Can't the images be somewhere else, and the registry replicated among the nodes, so any node can find its image through the registry and fetch from that location?
you seem to be a big proponent of ansible-pull. are any of your use cases/implementations publicly available, I'm really interested to see how people are using ansible-pull in production.
I'd like to do something similar, currently we use a mix of ansible tower (which I don't love) and ansible runs from local machines to manage the infrastructure. I'd rather it all be tied into terraform though, so that we have a single place to manage changes from
We don't have anything publicly available unfortunately, but we call ansible-pull the instance userdata to configure the host on startup. IAM Policies and Vault integration are used to grant the host access to certain secrets needed by the ansible run.

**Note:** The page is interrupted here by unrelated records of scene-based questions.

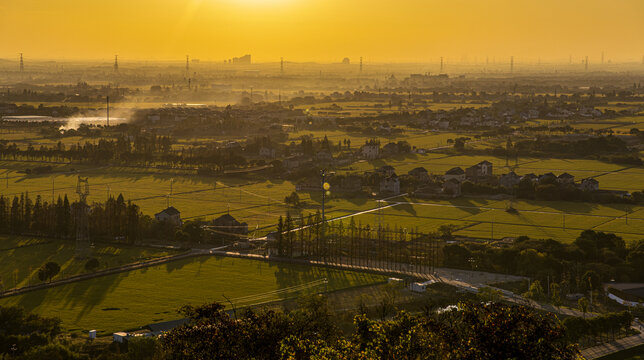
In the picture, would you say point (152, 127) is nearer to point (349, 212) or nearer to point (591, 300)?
point (349, 212)

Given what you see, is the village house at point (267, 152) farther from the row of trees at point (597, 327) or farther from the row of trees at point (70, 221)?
the row of trees at point (597, 327)

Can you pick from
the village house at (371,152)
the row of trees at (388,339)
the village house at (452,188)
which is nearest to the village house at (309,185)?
the village house at (452,188)

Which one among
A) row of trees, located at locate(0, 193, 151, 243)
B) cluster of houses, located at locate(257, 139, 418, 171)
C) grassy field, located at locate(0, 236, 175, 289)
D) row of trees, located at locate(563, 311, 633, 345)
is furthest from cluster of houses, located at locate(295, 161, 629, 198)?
row of trees, located at locate(563, 311, 633, 345)

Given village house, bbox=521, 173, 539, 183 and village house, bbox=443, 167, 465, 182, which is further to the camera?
village house, bbox=443, 167, 465, 182

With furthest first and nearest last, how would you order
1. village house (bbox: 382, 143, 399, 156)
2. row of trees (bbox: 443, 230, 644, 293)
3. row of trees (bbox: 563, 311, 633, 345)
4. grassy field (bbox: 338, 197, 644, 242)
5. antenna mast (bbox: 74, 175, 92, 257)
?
village house (bbox: 382, 143, 399, 156)
grassy field (bbox: 338, 197, 644, 242)
antenna mast (bbox: 74, 175, 92, 257)
row of trees (bbox: 443, 230, 644, 293)
row of trees (bbox: 563, 311, 633, 345)

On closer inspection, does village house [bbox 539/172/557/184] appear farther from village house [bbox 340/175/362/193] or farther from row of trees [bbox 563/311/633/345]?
row of trees [bbox 563/311/633/345]

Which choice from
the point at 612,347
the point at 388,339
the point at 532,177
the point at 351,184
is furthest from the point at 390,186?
the point at 388,339
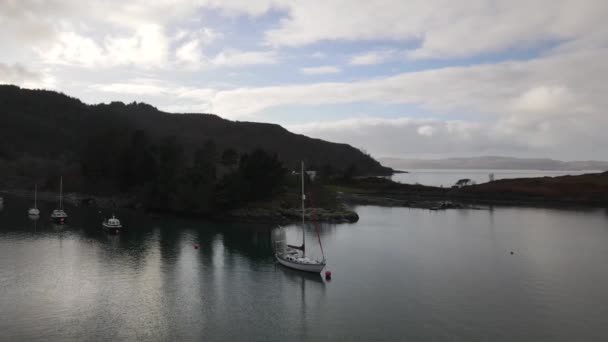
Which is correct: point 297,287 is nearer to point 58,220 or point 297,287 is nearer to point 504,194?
point 58,220

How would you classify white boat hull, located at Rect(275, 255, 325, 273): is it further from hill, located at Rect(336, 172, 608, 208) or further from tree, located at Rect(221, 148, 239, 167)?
hill, located at Rect(336, 172, 608, 208)

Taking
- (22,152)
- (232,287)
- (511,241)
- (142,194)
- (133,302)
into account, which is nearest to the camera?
(133,302)

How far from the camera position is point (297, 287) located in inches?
1503

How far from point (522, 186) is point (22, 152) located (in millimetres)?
201555

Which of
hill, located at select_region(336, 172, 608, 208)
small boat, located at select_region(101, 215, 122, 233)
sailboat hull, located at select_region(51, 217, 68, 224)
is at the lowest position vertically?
small boat, located at select_region(101, 215, 122, 233)

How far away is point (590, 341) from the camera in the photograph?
27.1 meters

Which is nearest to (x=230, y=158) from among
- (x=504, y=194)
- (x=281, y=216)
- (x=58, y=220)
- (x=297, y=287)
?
(x=281, y=216)

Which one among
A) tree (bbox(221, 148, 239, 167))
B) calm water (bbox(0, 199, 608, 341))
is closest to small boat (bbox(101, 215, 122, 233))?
calm water (bbox(0, 199, 608, 341))

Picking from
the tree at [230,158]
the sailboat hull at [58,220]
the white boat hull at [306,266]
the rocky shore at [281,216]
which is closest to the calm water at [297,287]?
the white boat hull at [306,266]

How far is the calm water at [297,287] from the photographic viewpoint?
28.4m

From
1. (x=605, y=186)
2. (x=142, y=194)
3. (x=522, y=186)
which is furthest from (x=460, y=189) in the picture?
(x=142, y=194)

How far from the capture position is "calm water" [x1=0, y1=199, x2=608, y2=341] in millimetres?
28359

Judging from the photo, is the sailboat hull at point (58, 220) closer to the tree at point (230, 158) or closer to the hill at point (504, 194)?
the tree at point (230, 158)

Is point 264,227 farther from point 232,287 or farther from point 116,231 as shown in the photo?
point 232,287
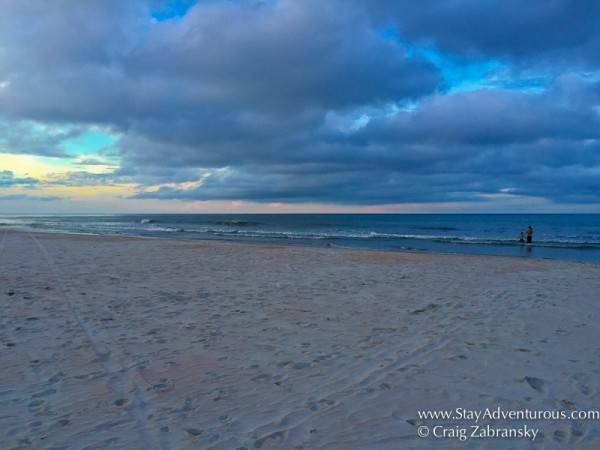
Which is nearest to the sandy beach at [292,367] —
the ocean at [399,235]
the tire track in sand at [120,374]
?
the tire track in sand at [120,374]

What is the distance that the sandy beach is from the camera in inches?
146

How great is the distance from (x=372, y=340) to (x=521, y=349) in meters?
2.17

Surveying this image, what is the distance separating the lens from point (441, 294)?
33.3 ft

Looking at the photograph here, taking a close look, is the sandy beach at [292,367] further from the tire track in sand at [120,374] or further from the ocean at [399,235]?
the ocean at [399,235]

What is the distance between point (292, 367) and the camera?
5188 millimetres

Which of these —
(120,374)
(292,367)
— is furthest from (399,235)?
(120,374)

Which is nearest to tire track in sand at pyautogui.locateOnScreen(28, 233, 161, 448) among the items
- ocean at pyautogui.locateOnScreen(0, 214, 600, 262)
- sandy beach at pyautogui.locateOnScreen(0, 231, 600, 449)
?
sandy beach at pyautogui.locateOnScreen(0, 231, 600, 449)

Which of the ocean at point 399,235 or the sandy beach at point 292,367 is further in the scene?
the ocean at point 399,235

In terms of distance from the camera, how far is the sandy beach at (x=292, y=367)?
12.1ft

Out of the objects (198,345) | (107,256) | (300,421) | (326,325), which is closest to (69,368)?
(198,345)

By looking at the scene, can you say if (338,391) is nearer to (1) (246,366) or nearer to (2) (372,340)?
(1) (246,366)

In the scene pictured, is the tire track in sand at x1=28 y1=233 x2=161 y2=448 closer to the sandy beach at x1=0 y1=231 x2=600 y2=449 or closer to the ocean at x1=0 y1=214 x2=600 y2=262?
the sandy beach at x1=0 y1=231 x2=600 y2=449

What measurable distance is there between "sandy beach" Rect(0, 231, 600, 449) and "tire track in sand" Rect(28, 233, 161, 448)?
2cm

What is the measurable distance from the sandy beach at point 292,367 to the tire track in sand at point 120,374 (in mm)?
25
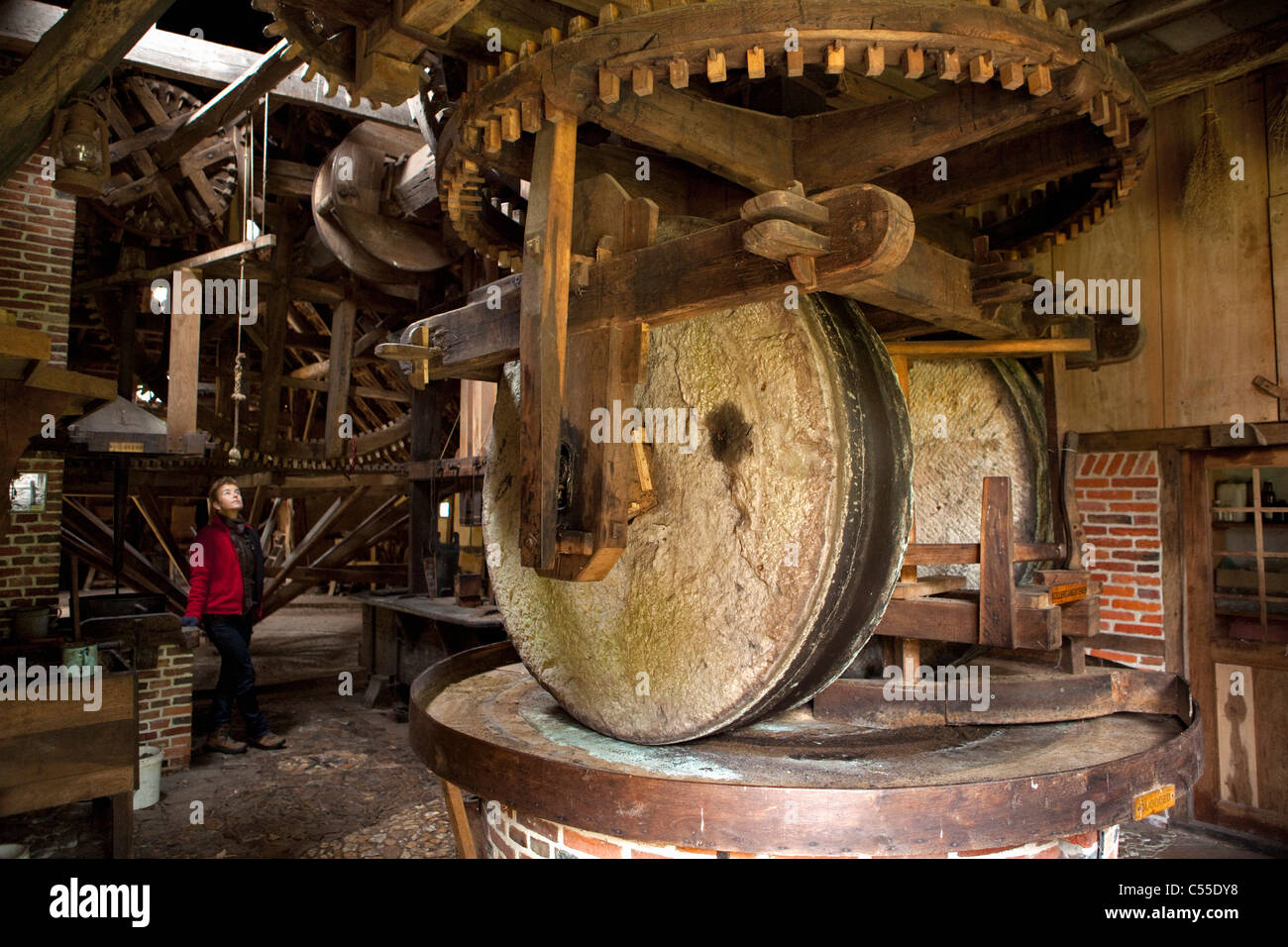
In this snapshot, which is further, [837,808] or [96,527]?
[96,527]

> All this with a single command from my computer without the need of anything else! =P
This is my primary problem with ansible. I find that it's been really great for managing things from my local machine, but that model breaks down a little once you have a medium / largish fleet of machines in some cloud provider's space. On top of that, if you have strict security boundaries between different environments/resources, then running ansible scripts that touch a ton of machines becomes more of an exercise in key management than anything else. I know that there are tools out there like AWX and rundeck, which wrap a lot of ansible functionality, but I've found the push model to be a little hard to manage at scale.
We're using ansible almost exclusively for config mgmt tasks, and I'd like to find a way to make it work better for us, but the agent model used by puppet/chef/salt sounds really appealing, especially when I want to role a change out to a large set of machines
this is the first time I've heard of airtable. It looks sort of neat. I'm curious if it's a thing you use for personal organization or if it;s something you use for work?